---------- EXCERPT TO READ

Road to Recovery
The COVID 19 pandemic has shown how vulnerable value chain operations can be, with severe impacts on food production and trade worldwide. Restriction on movement is hindering farmers with farms in other state locations from accessing their farms or procuring inputs such as seeds and farm implements. Obstructing food distribution, which could result in post-harvest losses, reduced market supply and further increase food prices. It has revealed very clearly the weaknesses in modern agri-based value chains. The Nigerian agricultural value chains are no exception, and to better understand the extent of the impact of the restrictions related to the pandemic on all four supported value chains, a survey on different actors across all value chains was conducted.
The Green Innovation Centre – Nigeria via a survey identified impacts on market access for farm produce, access to inputs (e.g. fertilizers, seeds, raw materials) and transportation to and from the farm – in addition to the illegal road taxation of food delivery trucks by road officers and difficulty in maintaining and paying staff due to a disruption in cash flow as among the key challenges disrupting the value chain, especially in the cassava, rice, maize, and potato value chains. These challenges hit young SMEs the most as they lack the capacity to cope with the huge market disruption.

--------------------
---------- RECORDS SHOWN

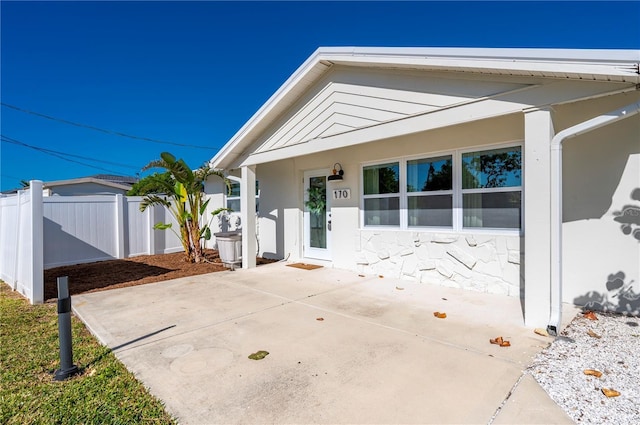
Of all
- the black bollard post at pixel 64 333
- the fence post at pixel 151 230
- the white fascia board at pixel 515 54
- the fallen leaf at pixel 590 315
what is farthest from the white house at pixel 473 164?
the black bollard post at pixel 64 333

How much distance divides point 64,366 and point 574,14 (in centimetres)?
957

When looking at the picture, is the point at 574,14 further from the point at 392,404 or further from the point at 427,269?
the point at 392,404

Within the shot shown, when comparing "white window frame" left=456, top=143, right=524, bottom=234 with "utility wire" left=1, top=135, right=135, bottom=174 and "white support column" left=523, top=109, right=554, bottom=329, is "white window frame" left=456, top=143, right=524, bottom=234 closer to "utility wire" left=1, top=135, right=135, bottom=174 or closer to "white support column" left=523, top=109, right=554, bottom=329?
"white support column" left=523, top=109, right=554, bottom=329

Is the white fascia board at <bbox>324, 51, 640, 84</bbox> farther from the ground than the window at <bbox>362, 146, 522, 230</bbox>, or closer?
farther from the ground

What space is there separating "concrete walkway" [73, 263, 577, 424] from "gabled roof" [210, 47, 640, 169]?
3043 millimetres

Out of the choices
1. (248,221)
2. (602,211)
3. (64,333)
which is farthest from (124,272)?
(602,211)

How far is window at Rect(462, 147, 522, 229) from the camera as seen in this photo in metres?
5.44

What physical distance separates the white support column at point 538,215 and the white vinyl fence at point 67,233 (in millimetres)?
7607

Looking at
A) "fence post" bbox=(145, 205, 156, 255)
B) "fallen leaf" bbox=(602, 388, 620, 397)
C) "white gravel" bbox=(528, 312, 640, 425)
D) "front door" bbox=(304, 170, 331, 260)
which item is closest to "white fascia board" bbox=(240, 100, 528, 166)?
"front door" bbox=(304, 170, 331, 260)

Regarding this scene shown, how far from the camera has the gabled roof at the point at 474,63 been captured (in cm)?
332

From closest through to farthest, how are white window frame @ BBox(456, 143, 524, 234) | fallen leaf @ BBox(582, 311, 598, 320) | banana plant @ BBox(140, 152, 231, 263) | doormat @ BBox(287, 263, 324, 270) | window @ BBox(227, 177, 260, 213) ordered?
1. fallen leaf @ BBox(582, 311, 598, 320)
2. white window frame @ BBox(456, 143, 524, 234)
3. doormat @ BBox(287, 263, 324, 270)
4. banana plant @ BBox(140, 152, 231, 263)
5. window @ BBox(227, 177, 260, 213)

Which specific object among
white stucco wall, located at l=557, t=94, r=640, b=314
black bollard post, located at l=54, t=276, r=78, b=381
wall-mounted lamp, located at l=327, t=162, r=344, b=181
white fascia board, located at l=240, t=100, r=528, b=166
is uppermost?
white fascia board, located at l=240, t=100, r=528, b=166

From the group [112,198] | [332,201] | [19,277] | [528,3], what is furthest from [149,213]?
[528,3]

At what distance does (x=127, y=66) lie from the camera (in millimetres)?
16609
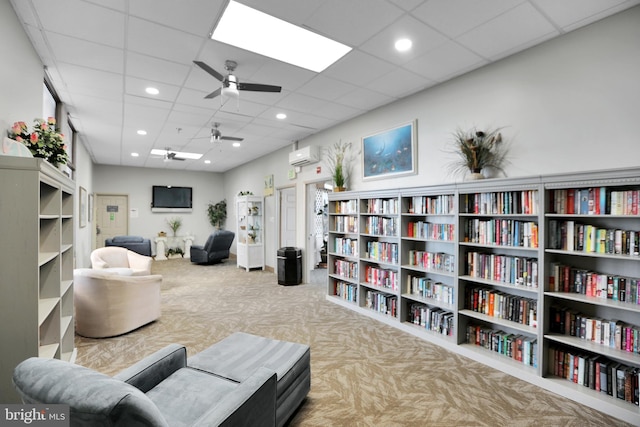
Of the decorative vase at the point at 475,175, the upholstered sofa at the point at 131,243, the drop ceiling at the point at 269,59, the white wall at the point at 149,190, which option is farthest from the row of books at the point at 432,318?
the white wall at the point at 149,190

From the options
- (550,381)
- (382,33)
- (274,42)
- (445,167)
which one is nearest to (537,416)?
(550,381)

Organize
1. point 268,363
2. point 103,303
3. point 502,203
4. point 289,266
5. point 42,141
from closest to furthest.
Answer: point 268,363, point 42,141, point 502,203, point 103,303, point 289,266

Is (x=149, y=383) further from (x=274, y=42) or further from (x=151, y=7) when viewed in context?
(x=274, y=42)

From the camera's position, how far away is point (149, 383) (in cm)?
179

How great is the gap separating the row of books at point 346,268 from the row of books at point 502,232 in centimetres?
199

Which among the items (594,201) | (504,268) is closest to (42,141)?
(504,268)

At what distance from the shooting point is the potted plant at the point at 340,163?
5188 mm

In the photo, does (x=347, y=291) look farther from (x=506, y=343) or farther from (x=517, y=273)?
(x=517, y=273)

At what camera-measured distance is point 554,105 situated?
288 centimetres

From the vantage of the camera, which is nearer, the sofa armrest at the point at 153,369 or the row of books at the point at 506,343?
the sofa armrest at the point at 153,369

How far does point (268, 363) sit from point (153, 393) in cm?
72

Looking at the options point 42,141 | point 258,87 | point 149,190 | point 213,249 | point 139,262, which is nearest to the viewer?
point 42,141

--------------------

- WHAT TO WORK ON -
According to the Road to Recovery text, why were young SMEs hit hardest by the challenges the survey identified? Answer in one to three sentences.

- WRITTEN ANSWER -
Young SMEs were hit hardest because they lack the capacity to cope with the huge market disruption.